TEXTO PROPORCIONADO:
....

Él llegaba al periódico donde ambos publicábamos provisto de todo lo que no tenía yo. Mundología, presencia, charme, diplomacia o falta de ella (siempre eligiendo bien el momento, al fin y al cabo lo elegante es saber cómo no serlo siempre). Él sólo veía en mí a un meritorio translúcido. En mi mente, envenenada por el hambre de visibilidad social que yo había pasado hasta entonces, anoté por aquella época una ironía suya sobre mi trabajo, que creí escuchar a los postres de una comida colectiva del periódico. Guardé con cuidado y en lo más hondo aquella crítica de Guillamón como se guarda el cabello de un familiar muerto.

Se lo hice saber unos años más tarde, estando ambos en otro periódico, durante una cena con la lastimosa columnista de El País Maruja Torres. Él no tenía constancia de haber ironizado en público sobre mis columnas. «O no recuerdas bien o estás mintiendo», dijo. En realidad me estaba ofreciendo, y no me di cuenta entonces, su mano tendida. Las ofensas que el emisor da por jamás pronunciadas son, en realidad, una oferta de respeto venidero. Los antiguos griegos no daban ninguna importancia a las ironías recibidas, a los insultos, ni siquiera a las humillantes agresiones físicas, porque carecían de sentido del honor caballeresco. Creían que el humillado era el que los propinaba. Pero es difícil hacer de antiguo griego si arrastras los complejos del frágil. Insistí ante Guillamón en mi excelente memoria, a lo mejor porque esa noche la columnista de El País, con sus chorradas ideológicas, me había puesto broncas. Se inauguró ahí un lustro en el cual nos tratábamos de soslayo. Sin llegar, claro, al intercambio de delicadezas que protagonizó el nuevo fichaje de Valcárcel junto a un muy mediático político del PP en Madrid, ante un consejero autonómico, que fue testigo presencial de la ensalada de insultos públicos. Como acertadamente ha dicho la prensa, Guillamón nos augura tardes de gloria en la Asamblea Regional.

....

(Entradas de un conjunto de datos)
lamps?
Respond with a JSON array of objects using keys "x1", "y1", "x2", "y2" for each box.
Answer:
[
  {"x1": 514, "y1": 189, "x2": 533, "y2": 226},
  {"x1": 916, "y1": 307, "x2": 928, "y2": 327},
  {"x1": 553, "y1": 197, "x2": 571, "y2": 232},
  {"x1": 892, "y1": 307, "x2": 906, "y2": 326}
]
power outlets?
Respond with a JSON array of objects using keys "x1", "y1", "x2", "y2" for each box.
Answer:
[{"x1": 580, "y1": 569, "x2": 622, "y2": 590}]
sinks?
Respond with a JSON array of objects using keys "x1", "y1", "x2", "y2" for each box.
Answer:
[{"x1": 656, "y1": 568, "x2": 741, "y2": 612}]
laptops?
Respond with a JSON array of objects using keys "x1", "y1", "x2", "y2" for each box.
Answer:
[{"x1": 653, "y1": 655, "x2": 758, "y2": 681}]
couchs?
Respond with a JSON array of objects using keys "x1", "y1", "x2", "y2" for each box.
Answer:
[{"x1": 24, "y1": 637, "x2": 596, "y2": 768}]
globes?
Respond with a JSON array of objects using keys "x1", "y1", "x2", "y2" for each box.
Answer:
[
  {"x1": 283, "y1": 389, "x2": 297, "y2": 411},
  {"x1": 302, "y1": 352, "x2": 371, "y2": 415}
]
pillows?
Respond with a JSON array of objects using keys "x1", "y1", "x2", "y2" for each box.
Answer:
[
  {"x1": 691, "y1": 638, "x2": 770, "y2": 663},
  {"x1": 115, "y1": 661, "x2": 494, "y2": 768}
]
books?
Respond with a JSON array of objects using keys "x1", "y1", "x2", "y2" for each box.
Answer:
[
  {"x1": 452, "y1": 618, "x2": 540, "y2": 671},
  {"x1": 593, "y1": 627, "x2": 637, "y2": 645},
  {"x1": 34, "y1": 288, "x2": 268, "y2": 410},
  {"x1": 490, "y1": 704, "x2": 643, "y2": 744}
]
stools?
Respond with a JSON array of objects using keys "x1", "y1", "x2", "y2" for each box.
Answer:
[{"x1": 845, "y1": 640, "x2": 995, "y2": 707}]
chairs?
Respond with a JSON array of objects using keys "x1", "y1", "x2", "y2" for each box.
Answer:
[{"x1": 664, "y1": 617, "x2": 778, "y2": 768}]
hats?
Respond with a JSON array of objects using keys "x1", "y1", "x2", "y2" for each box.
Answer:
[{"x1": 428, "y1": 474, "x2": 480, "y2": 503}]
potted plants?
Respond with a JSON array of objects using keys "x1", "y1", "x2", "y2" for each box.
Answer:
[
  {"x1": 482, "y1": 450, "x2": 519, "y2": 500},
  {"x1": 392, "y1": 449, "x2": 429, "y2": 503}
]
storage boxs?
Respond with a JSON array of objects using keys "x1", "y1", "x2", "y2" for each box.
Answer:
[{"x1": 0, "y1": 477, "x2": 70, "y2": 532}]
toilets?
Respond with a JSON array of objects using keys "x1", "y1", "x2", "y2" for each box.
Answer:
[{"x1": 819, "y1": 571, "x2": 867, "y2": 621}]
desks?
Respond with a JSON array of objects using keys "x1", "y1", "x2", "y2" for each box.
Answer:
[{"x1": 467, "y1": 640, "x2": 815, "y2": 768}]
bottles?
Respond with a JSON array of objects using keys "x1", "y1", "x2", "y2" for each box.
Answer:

....

CONSIGNAS DEL EJERCICIO:
1. Según el texto sobre Guillamón, ¿a quién consideraban humillado los antiguos griegos?
2. Prosigue el texto sobre Guillamón a partir de su última oración.

LAS RESPUESTAS:
1. Al que propinaba las ironías, los insultos o las agresiones.

2.
Todo se volvió del revés cierta tarde de junio de 2003. Accidente ferroviario de Chinchilla. Me enteré por ´sms´ viniendo de batallar en campo de plumas con alguna fea, como solía yo en aquel tiempo. En aquel infierno perdí algo más que amigos entrañables: se fueron todos mis juicios ligeros sobre un héroe instantáneo como Juan Guillamón, que viajaba en aquellos vagones. Admiré sin reservas a este tipo. Nadie que supiera de los dolores físicos y morales que este superviviente sufrió a partir de entonces con discreción, casi diría con condescendencia, puede tener sobre él más que una opinión colosal, que diría Mariano Rajoy. Nadie lleva con tanto humor y maneras cool unas ortopédicas manos de goma. Si alguien me lo hubiese dicho hace diez, quince, veinte años no lo habría creído. Cómo muta la realidad al pasar a través del tiempo. Con decir que ahora es Juan Guillamón quien asegura que he acabado siendo guapo...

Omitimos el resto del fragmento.